Response: We are grateful for your positive feedback. Several studies have shown that the upregulation of TLR2 expression is associated with increased immune activation through the upregulation of various cytokines and chemokines. In our report, we have highlighted the detection of upregulation of both sTLR2 and mbTLR2 during SIV infection. Furthermore, the upregulation of sTLR2 may be a compensatory mechanism that reduces mb-TLR2 activation. Additionally, we have found a positive correlation between sTLR2 and PBMC mb-TLR2+CD2+ B cells and mb-TLR2+Nk cells. We agree with the reviewer's suggestion that an in vivo experiment would be ideal for exploring the role of sTLR2 in regulating inflammatory cytokines in HIV infection models. The revised text now incorporates all the requested corrections from the reviewer. We hope that our responses have satisfactorily addressed your concerns.

 Additional comments:

• Authors should also comment on previous studies showing the presence of sTLR2 in brain in HIV infected patients and macaques (PMID: 27882497); and correlation of sTLR2 and IL15 (PMID: 25265071). 

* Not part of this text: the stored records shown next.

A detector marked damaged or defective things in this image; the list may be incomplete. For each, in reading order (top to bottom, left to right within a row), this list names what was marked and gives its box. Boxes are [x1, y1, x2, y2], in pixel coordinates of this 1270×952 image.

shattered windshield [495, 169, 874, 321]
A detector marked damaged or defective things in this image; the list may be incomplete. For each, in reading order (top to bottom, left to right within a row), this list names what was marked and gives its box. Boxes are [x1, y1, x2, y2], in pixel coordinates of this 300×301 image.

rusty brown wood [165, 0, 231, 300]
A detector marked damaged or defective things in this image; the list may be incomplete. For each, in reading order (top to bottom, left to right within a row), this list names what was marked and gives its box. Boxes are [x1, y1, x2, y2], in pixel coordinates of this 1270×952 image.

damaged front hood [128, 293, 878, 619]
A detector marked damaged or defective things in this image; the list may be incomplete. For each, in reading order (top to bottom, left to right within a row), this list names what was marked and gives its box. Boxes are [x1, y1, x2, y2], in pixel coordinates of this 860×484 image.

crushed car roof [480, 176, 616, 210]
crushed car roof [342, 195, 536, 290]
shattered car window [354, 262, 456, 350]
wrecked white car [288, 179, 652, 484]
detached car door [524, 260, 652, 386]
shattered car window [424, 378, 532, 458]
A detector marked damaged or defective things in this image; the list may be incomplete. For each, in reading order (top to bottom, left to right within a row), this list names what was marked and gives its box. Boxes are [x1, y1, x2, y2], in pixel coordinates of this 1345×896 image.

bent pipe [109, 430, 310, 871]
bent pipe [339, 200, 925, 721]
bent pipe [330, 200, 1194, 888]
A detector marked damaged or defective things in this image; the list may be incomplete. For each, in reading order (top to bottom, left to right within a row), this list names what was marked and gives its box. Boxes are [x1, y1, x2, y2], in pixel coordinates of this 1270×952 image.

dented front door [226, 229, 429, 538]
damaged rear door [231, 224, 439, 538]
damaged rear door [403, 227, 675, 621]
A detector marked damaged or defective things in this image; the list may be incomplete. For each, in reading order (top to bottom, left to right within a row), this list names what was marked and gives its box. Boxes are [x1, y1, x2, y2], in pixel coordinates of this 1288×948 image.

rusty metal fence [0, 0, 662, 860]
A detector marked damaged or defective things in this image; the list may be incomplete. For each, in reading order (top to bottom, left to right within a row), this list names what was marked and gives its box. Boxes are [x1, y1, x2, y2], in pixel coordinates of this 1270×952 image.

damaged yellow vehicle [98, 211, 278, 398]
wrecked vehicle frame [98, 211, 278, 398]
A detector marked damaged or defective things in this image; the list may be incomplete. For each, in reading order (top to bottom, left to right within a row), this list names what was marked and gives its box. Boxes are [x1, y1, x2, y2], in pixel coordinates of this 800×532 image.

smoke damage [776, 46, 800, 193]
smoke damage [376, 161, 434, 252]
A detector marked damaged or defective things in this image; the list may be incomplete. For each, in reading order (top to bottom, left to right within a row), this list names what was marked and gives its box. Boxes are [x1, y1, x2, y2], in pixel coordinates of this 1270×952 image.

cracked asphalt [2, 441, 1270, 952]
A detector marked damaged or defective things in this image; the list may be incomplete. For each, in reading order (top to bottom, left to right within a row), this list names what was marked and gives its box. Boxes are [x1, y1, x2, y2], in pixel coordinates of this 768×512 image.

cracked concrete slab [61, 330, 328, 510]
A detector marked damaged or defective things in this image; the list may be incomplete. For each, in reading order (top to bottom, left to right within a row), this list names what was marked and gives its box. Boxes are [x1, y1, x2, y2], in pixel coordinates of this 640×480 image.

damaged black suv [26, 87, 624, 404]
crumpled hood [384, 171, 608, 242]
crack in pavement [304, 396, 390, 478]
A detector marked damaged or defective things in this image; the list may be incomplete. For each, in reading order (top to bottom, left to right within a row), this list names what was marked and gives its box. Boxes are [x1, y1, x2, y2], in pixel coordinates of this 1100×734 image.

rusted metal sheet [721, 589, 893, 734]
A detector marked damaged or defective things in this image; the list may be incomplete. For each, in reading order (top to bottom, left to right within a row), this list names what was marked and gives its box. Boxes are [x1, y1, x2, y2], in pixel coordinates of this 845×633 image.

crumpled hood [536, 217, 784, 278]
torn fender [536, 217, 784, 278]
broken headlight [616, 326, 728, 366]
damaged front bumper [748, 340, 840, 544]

Response: We have included the studies you suggested in our discussion on page 19, lines 573-577 and 589-593.

• Authors may explain to the editors why they are abstaining from showing the data on lower CD4+T cells as they are markers of disease progression. 

Response: We apologize for not including the CD4 data in our initial submission. We have now included the CD4 data as Figure 1C in this revised manuscript.

• In figure 7, the statistical significance on IL9 (A), IL1A, IL17B, MIP1B, MIP-5 and YKL-40 (B) do not appear visually significant on the graph and may consider reevaluating or plotting differently. 

Response: Thank you for your input. We've revised Figure 8 accordingly.

• Under method section, more details on the qPCR method is required: primer sequence, standard (if any) information and details of how the viral copies are calculated. 

Response: We have revised the method section accordingly (page 4, lines 122-136).

Round 2

Reviewer 2 Report

Authors have addressed all my suggestions and I don't have any further comments. 

Authors have addressed all my suggestions and I don't have any further comments.